[Opening Document passage section]
Hot on the heels of Guards! Guards!, I turned to Mort for my next gym audiobook (although I didn’t actually listen to much of this one in the gym).
Mort also happens to be #65 on the The Big British Read list of 200 books, which means I can tag this review for the Listicles bingo square! (Guards! Guards! is listed at #69 and Good Omens at #68, and there are 12 other Pratchett books on this list, more than any other author. Roald Dahl, in comparison, has 9 on the list and someone I’ve never heard of because I’m not actually British, Jacqueline Wilson, has 14 to Pratchett’s 15).
Mort was, in a word, delightful. I think I still preferred Guards! Guards! but Mort was similar in the way the plot unfolded: some things went predictably, other things were foreshadowed wonderfully but still managed to be a bit of a twist (the climax I did not expect, and the final moment of the climax I also did not expect, and I’ll stop using climax now because even though I am so comfortable using it in writing-sense rather than an erotic-sense, it still feels slightly uncomfortable).
[Closing Document passage section]
▶ _Exercises_:
(1) Summarize the review of Mort in two sentences.
(2) Rewrite the paragraph of the Mort review that begins "Mort also happens to be" as a bulleted list that keeps its main facts.
(3) Carry on the review of Mort from the point where it stops.
The lines after this review are separate material with no connection to it.
[Opening Data provided section]
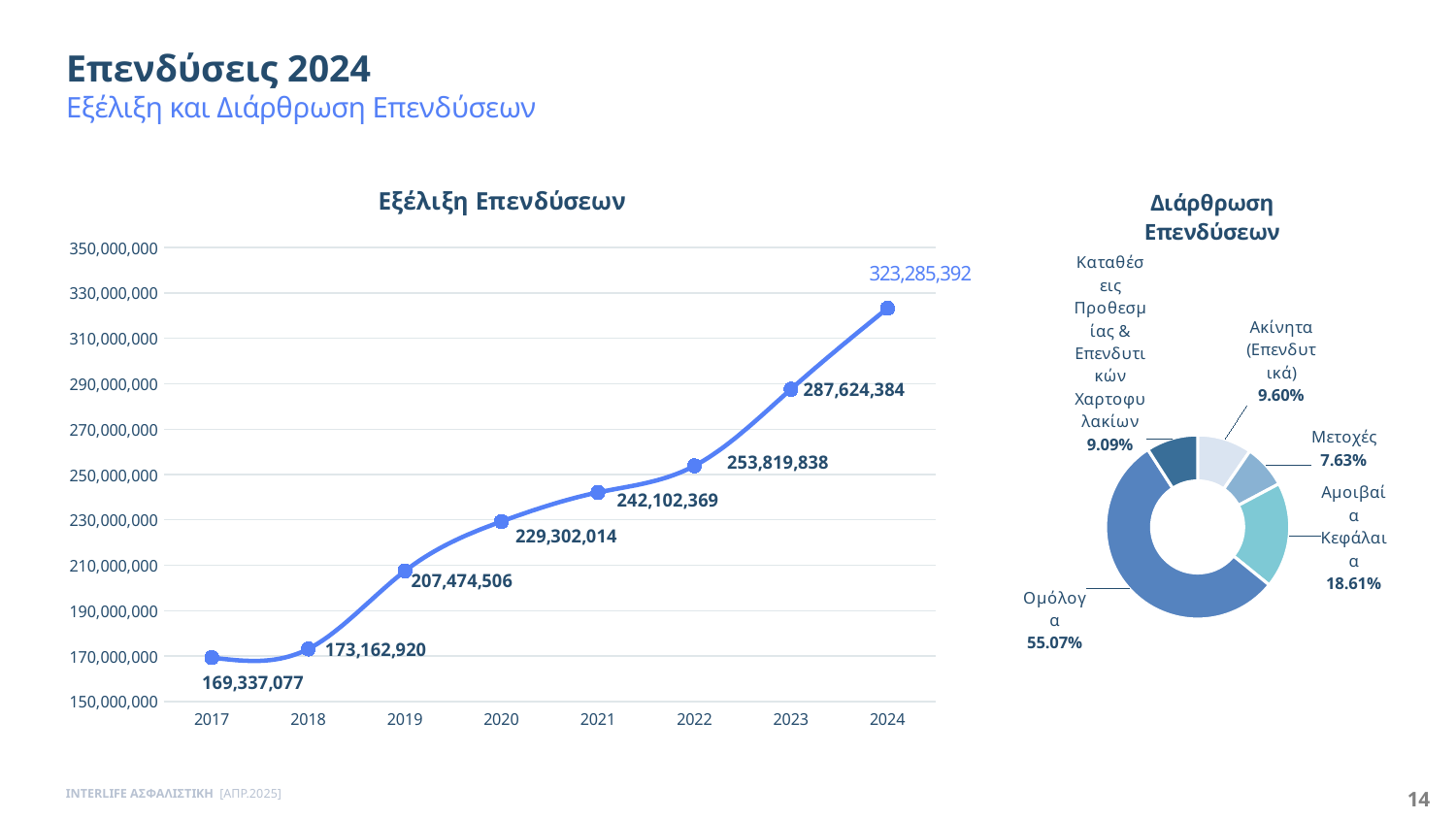
In the 'Εξέλιξη Επενδύσεων' chart, what is the difference between the 2024 and 2023 values? 35,661,008 In the 'Διάρθρωση Επενδύσεων' chart, what share do Ομόλογα have? 55.07% How many categories does the 'Διάρθρωση Επενδύσεων' chart show? 5 In the 'Εξέλιξη Επενδύσεων' chart, do the values rise or fall from 2017 to 2024? rise In the 'Διάρθρωση Επενδύσεων' chart, which is larger: Ακίνητα (Επενδυτικά) or Μετοχές? Ακίνητα (Επενδυτικά) What kind of chart is 'Εξέλιξη Επενδύσεων'? line chart In the 'Εξέλιξη Επενδύσεων' chart, what is the value for 2024? 323,285,392 In the 'Διάρθρωση Επενδύσεων' chart, which category has the smallest share? Μετοχές In the 'Εξέλιξη Επενδύσεων' chart, what is the value for 2019? 207,474,506 In the 'Εξέλιξη Επενδύσεων' chart, which year has the lowest value? 2017 In the 'Εξέλιξη Επενδύσεων' chart, how many years are plotted? 8 In the 'Διάρθρωση Επενδύσεων' chart, what is the percentage for Αμοιβαία Κεφάλαια? 18.61%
[Closing Data provided section]
▶ _Responses_:
(1) The reviewer turned to Mort as an audiobook right after Guards! Guards! and notes that it ranks #65 on The Big British Read list, where Pratchett has 15 books, more than any other author. Mort was delightful, though Guards! Guards! is still preferred, and its plot mixes predictable turns with well-foreshadowed twists, including a climax the reviewer did not expect.

(2)
- Mort is #65 on The Big British Read list of 200 books, so the review counts for the Listicles bingo square.
- Guards! Guards! is #69 and Good Omens is #68 on the same list.
- Pratchett has 15 books on the list, more than any other author.
- Roald Dahl has 9, and Jacqueline Wilson has 14.

(3)
One thing I appreciate most about Pratchett is that he feels no need to make his characters wish-fulfillment characters. No one is ever impossibly clever, ravishingly beautiful, etc. Mort is neither particularly skilled nor particularly intelligent, but he tries hard and doesn’t give up and is that rare thing, a fundamentally decent human being. Ysabelle is neither beautiful nor enchanting, but stubbornness can be a fantastic quality in a heroine. Even Keli, who could have fallen into the wish-fulfillment trap, is studded with imperfections.
The one problem about listening to this in audiobook form is that Death’s all-caps intonation is not as effective as when it is written. The narrator, Nigel Planer, does a great job (though nothing quite as good as his nasal Vimes voice from Guards! Guards!) but there is something in seeing Death’s dialogue written out that can’t quite be captured by the spoken word.
Having recently moved to Denmark, I have been trying to embrace the national pastime of hygge (coziness, for the two people who haven’t heard about hygge yet). Mort, for all that it is about Death, is like the novel equivalent of hygge. Some things in this world might be bad and scary (including death), but enjoyment of the novel is like cuddling up in a warm blanket and shutting out the world. And candles are involved somewhere.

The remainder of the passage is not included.